I just dropped my mouse. No harm done. But, suddenly I recalled that I had never used a PC without a mouse.
Somewhere there must have once been instructions on how to navigate and enter without a mouse. Quickest way to instructions, I Google what? Probably ~How to use a PC without a mouse~?
You can do it with just the keyboard. The tab key tends to cycle through clickable items, and the enter key is more or less equivalent to click or double click.
“Mouse keys windows [version]” (insert the proper reference to your windows version there.)
This is an accessibility feature in all versions of windows that lets you simulate a mouse with a number keypad.
Googling “Keyboard shortcuts windows” may also have suggestions for ways to do particular things with the keyboard that you’d ordinarily use the mouse for.
Most applications and web pages let you tab your focus from one field/control to the next, and use enter the same way you’d use a mouse click.
There are also all kinds of keyboard shortcuts you can learn to use. Win+r to open the run menu rather than clicking start, and so on. I constantly use Win+r to run things and Win+e to open explorer windows rather than click through the GUI.

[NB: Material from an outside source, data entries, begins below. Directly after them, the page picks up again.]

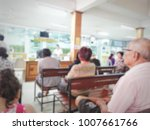 hospital waiting area with... | Shutterstock . vector #1007661766
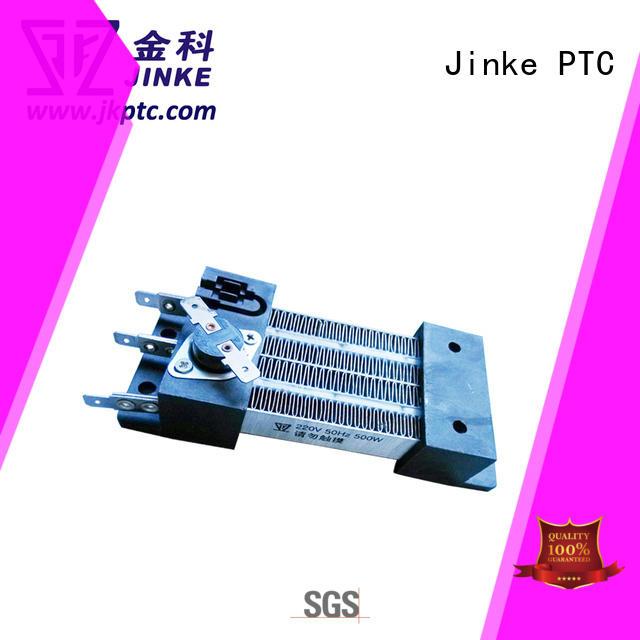 Jinke durable ptc fan heater manufacturer for cloth dryer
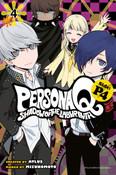 Persona Q Shadow of the Labyrinth Side P4 Manga Volume 4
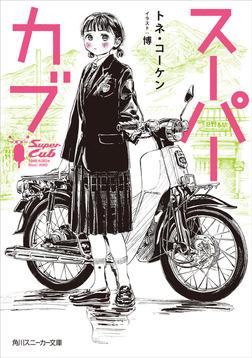 スーパーカブ【電子特別版】-電子書籍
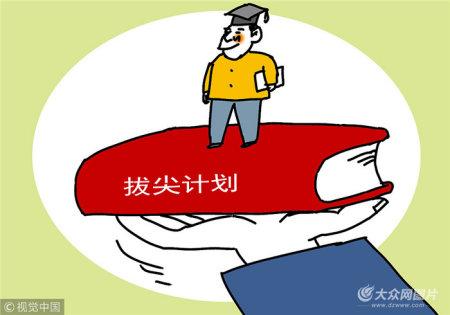 VCG111149834930_����.jpg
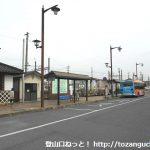 越生駅バス停(川越観光バス)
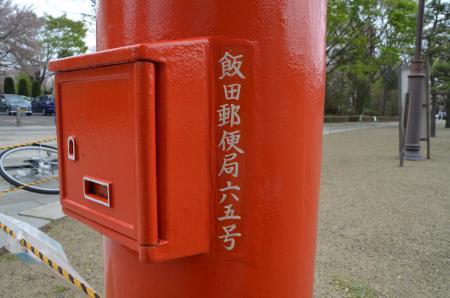 20130406白井丸ポスト05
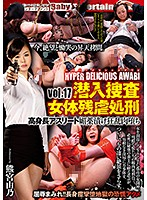 HYPER DELICIOUS AWABI Vol. 17. Cruel Search and Destroy Mission. A Tall Athlete Gets Her Body Drugged Up and Desecrated! Yuno Kumamiya Download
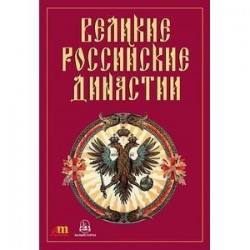 CDpc Великие российские династии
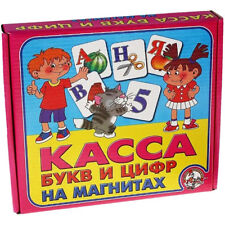 Russian Cyrillic Magnetic Alphabet Letters and Numbers with illustrations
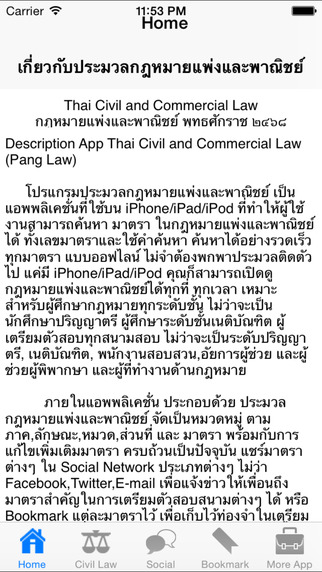 Thai Civil and Commercial Law
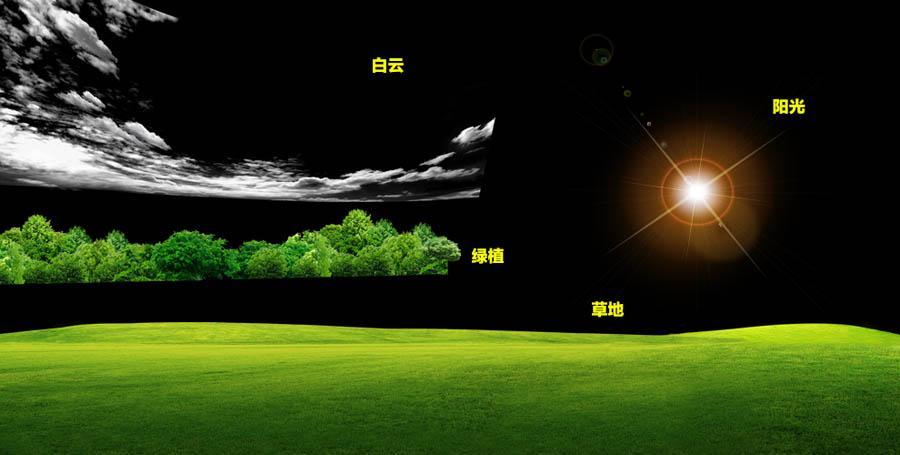 Photoshop设计时尚的电商全屏海报教程
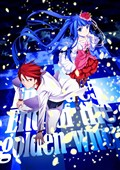 Umineko no Naku Koro ni Chiru Episode 5: End of the Golden Witch  - Thực Hiện Bởi hamtruyen.com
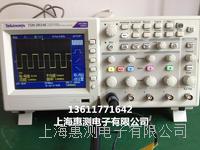 上海长期现货供应二手 泰克TDS2024B示波器       TDS2024B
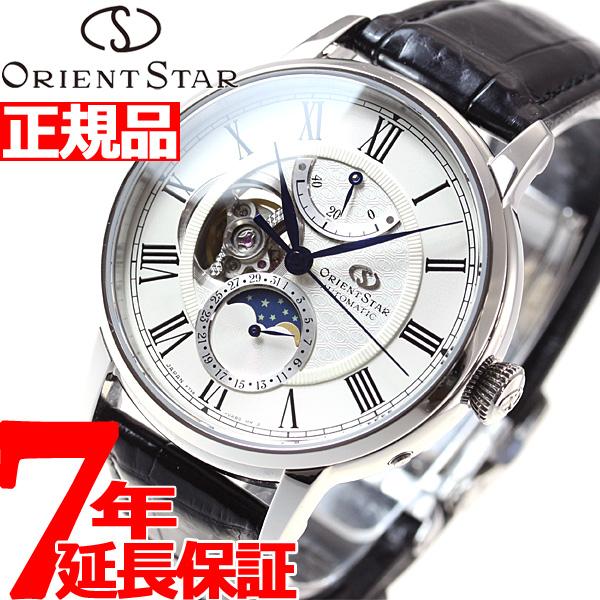 オリエントスター ORIENT STAR 腕時計 メンズ 自動巻き オートマチック メカニカルムーンフェイズ RK-AM0001S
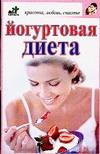 Лазарева М.В. - Йогуртовая диета обложка книги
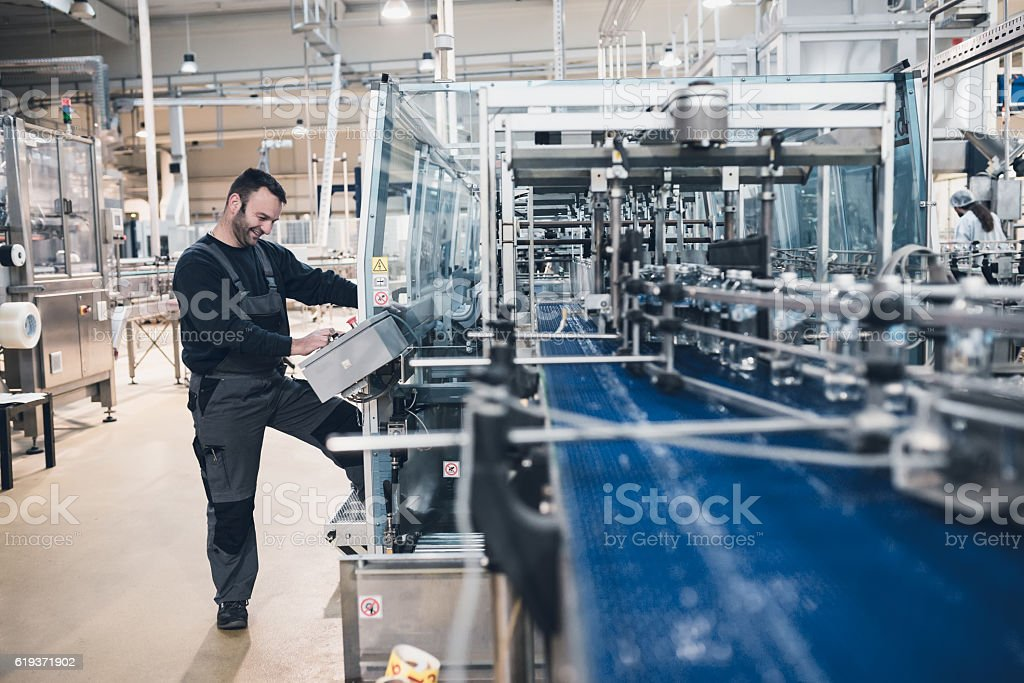 Factory indors. People at work. stock photo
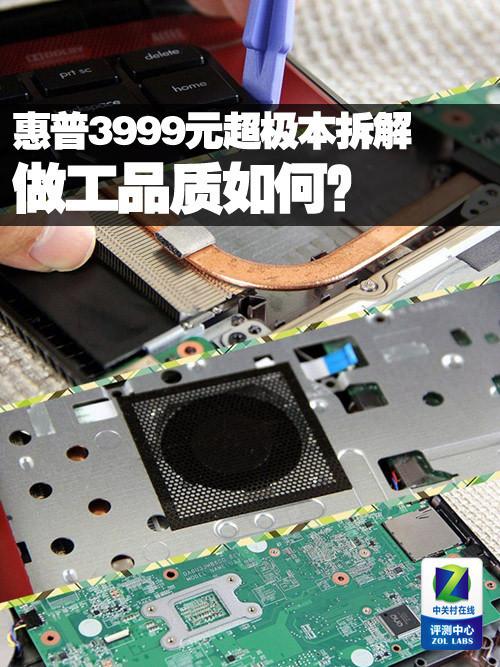 品质做工如何?惠普3999元超极本拆解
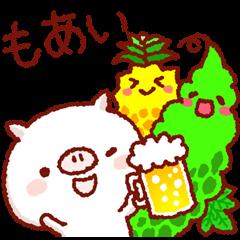沖縄スタンプ豚さんと仲間たち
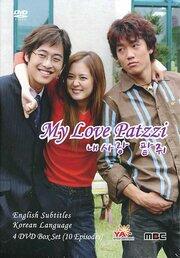 Моя любовь Патчжви (2002)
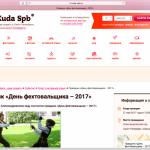 Kuda SPb- 1. День Фехтовальщика 2017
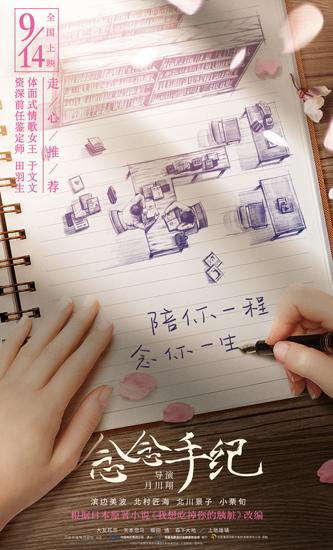 《念念手纪》曝中国版海报 《前任》导演力荐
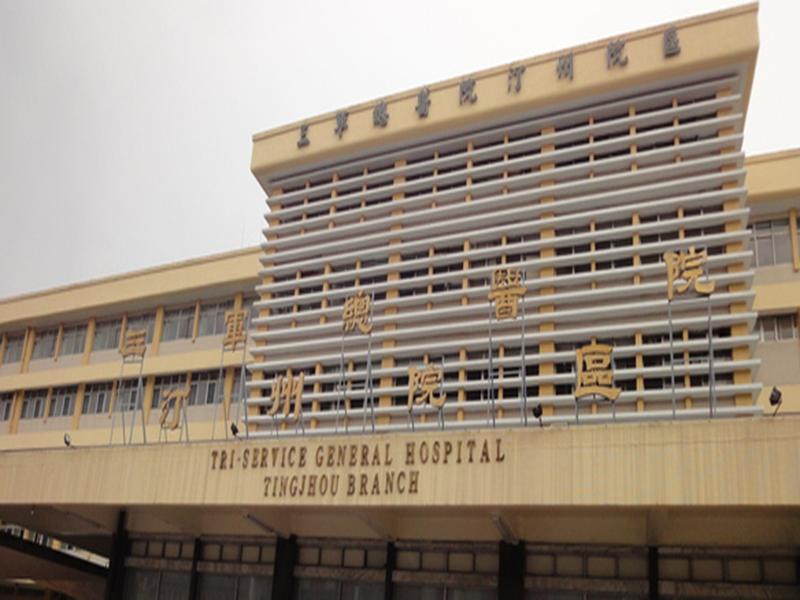 信實公司於107年1月18日起承接107年度國醫中心汀州院區設施委商操作維護保養案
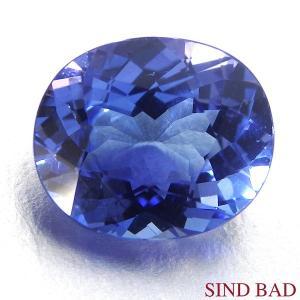 タンザナイト ルース 2.433ct 【ペンダント・指輪・ブローチ等 加工可能】|jewelry-sindbad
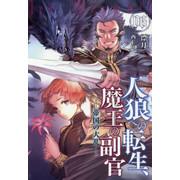 【ライトノベル】人狼への転生、魔王の副官 (全6冊) 全巻セット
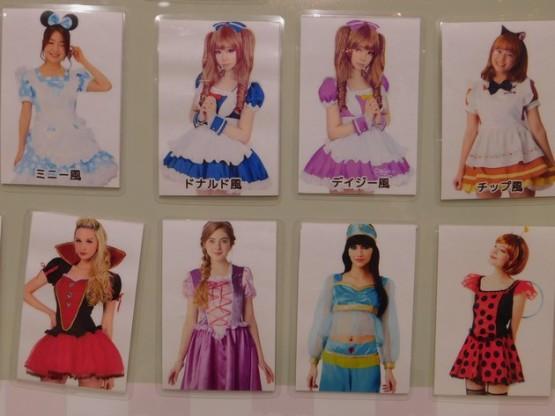 """Osaka - Quartier de Kita - Uemda - Centre commercial HEP FIVE - Espace """"fille"""", encore des déguisements très prisés..."""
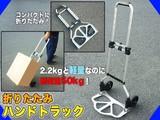 【SIS卸】◆店舗用品◆折り畳み式◆ハンドトラックキャリー◆軽量/アルミ製◆AXL50◆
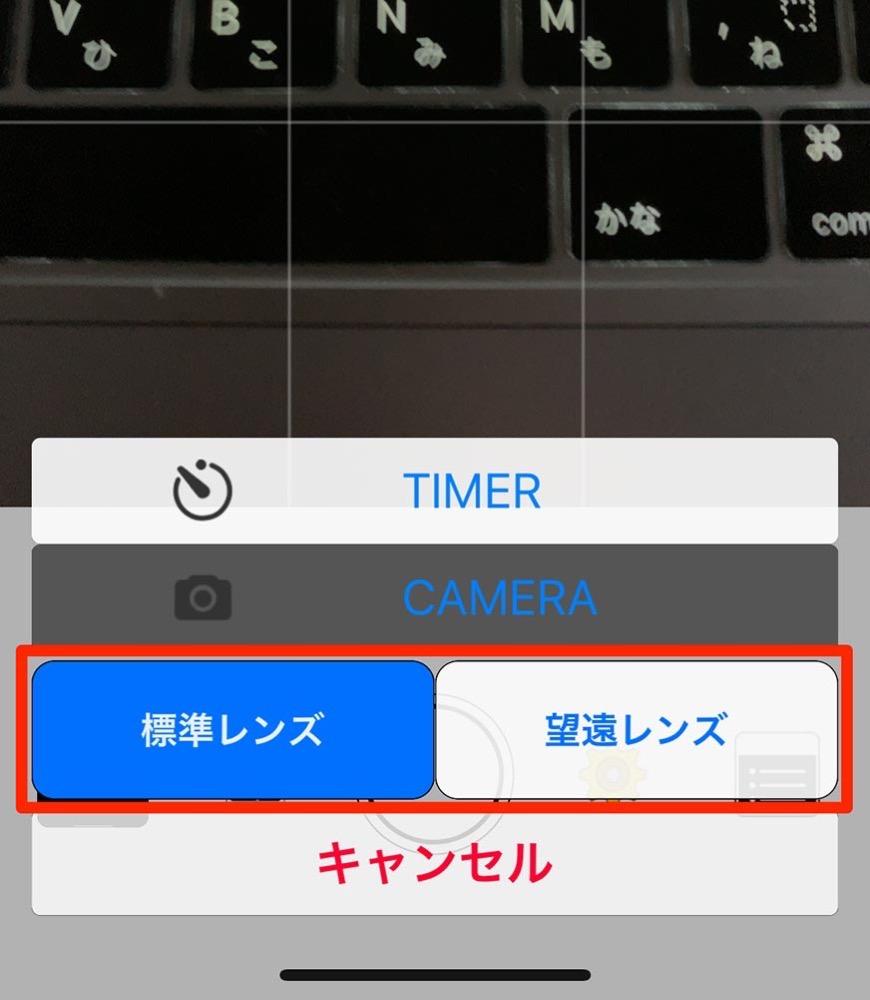 Onecam 02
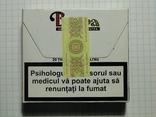 Сигареты Ватра фото 2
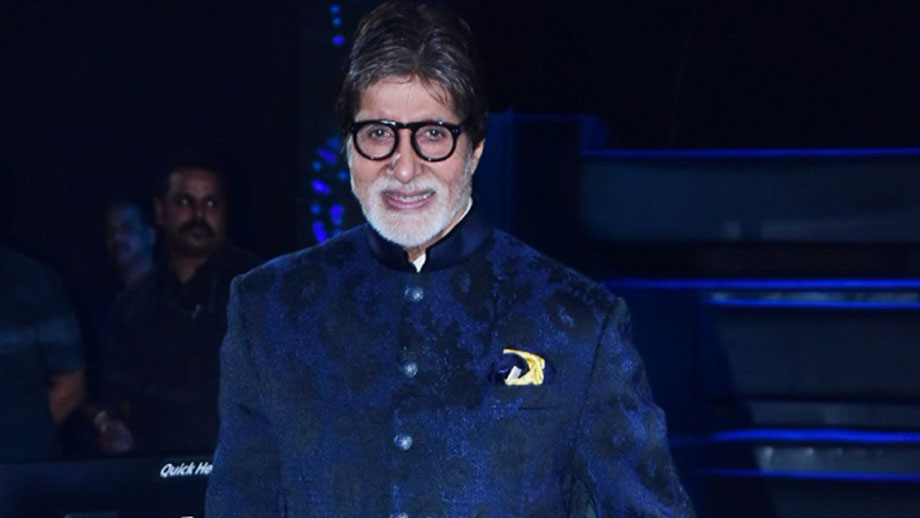 My general knowledge is very poor: Amitabh Bachchan
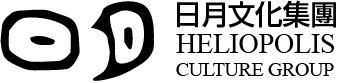 2020 台北國際書展 日月文化 logo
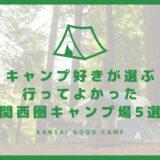 キャンプ好きが選ぶ行ってよかった関西圏キャンプ場5選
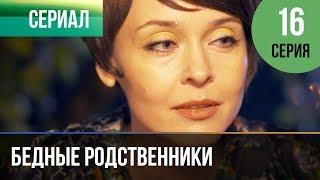 ▶️ Бедные родственники 16 серия | Сериал / 2012 / Мелодрама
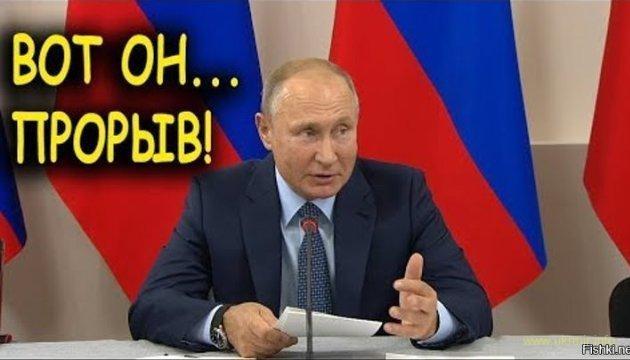 Путин в очередной раз пиарит свой блеф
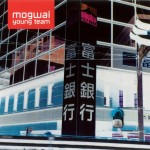mogwai - young team original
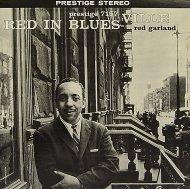 Red Garland Vinyl (Used)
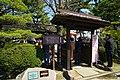 140321 Shimabara Castle Shimabara Nagasaki pref Japan31s5.jpg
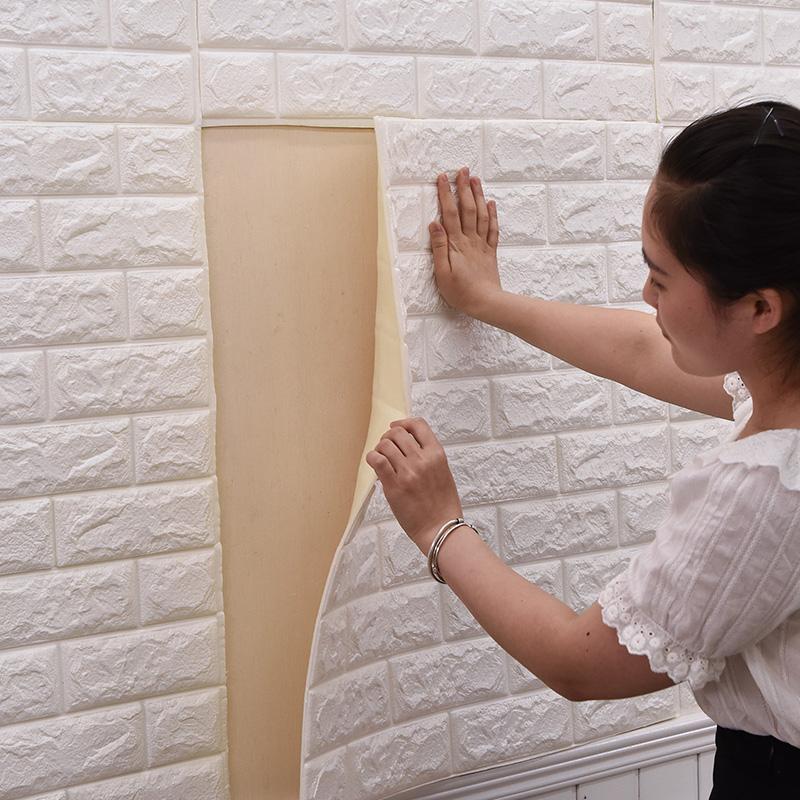全悅壁紙自粘3d立體牆貼 客廳臥室電視背景牆麵裝飾防水牆紙貼畫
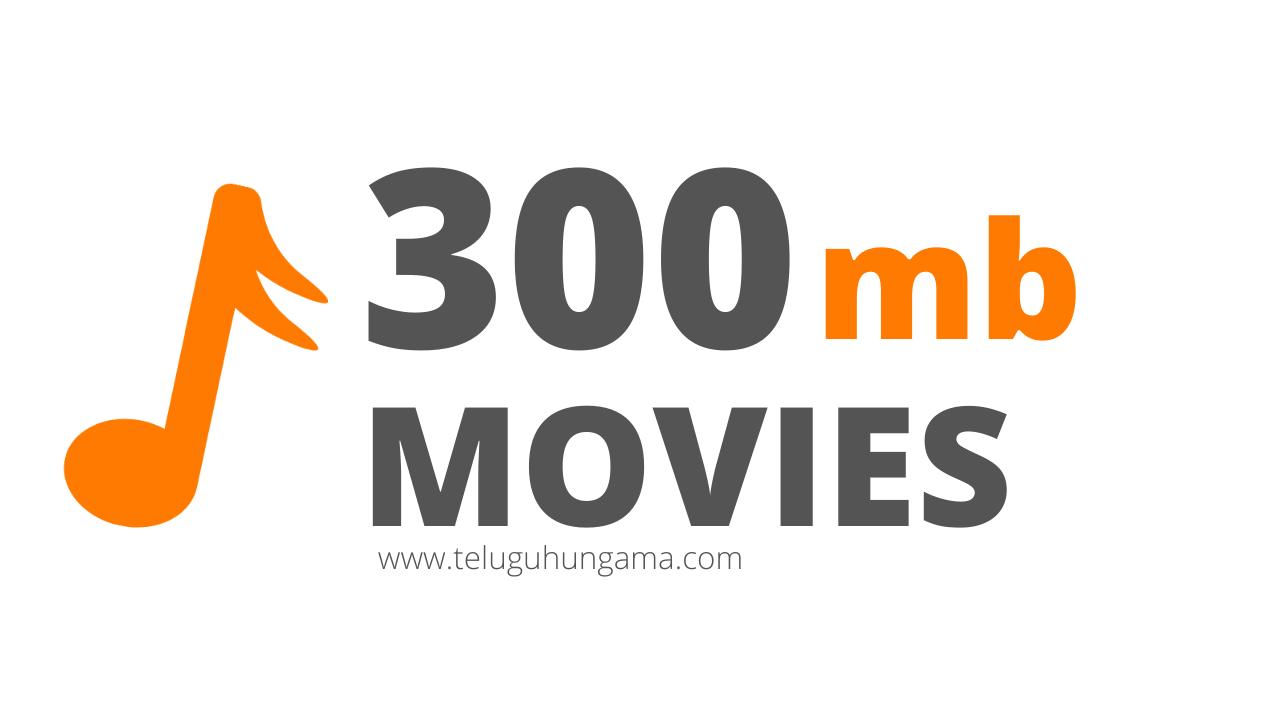 300mb Telugu Movies 2020
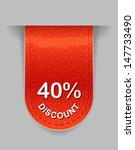 glossy label with discount value | Shutterstock .eps vector #147733490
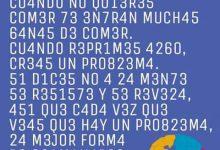 Decodificar el codigo del mensaje 220x150 - Decodificar el código del mensaje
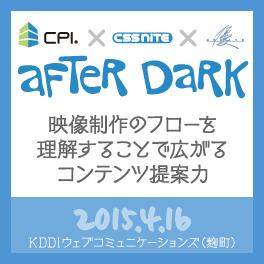 CPI x CSS Nite x 優クリエイト「After Dark」(21)』(2015年4月16日開催)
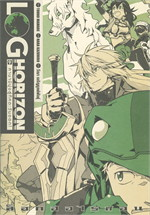LOG HORIZON Vol.9 คานามิมุ่งสู่ทิศตะวันออก!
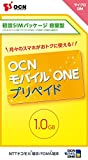 OCN モバイル ONE【プリペイド】初回SIMパッケージ容量型 マイクロSIM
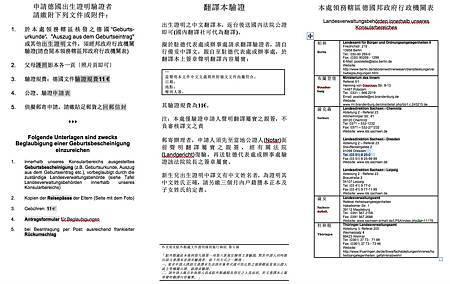 台灣駐德國辦事處說明-1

And of course ctrl-c, ctrl-v, ctrl-x, ctrl-z and ctrl-y.
That worked for me but it took about 30 clicks because first it highlighted everything clickable from the top of the page (Straight Dope Message Board > Main > General Questions > etc) and then highlighted each name in subsequent posts and then the reply image and the multiple quotes image and then landed on the url in that message.
Another quicker way that could work: Type Ctrl-F (opens a search window at the bottom of the screen). Search for something that appears in the text of the link. (I searched for “wikihow”.) Once you have that highlighted, press ESC to close the search window. You may now find that the focus is on that link. At least, that’s how my Firefox browser behaves.
The U.S. government requires software applications that it contracts for to be compliant with Section 508 of the Workforce Rehabilitation Act, which provides standards for accessibility by people with disabilities that prevent them from using conventional user interfaces. The standard requires that applications must be able to be used without a mouse, which requires being able to see where the cursor is on the screen. So you can certainly use a PC without a mouse although some applications it accommodate it better than others.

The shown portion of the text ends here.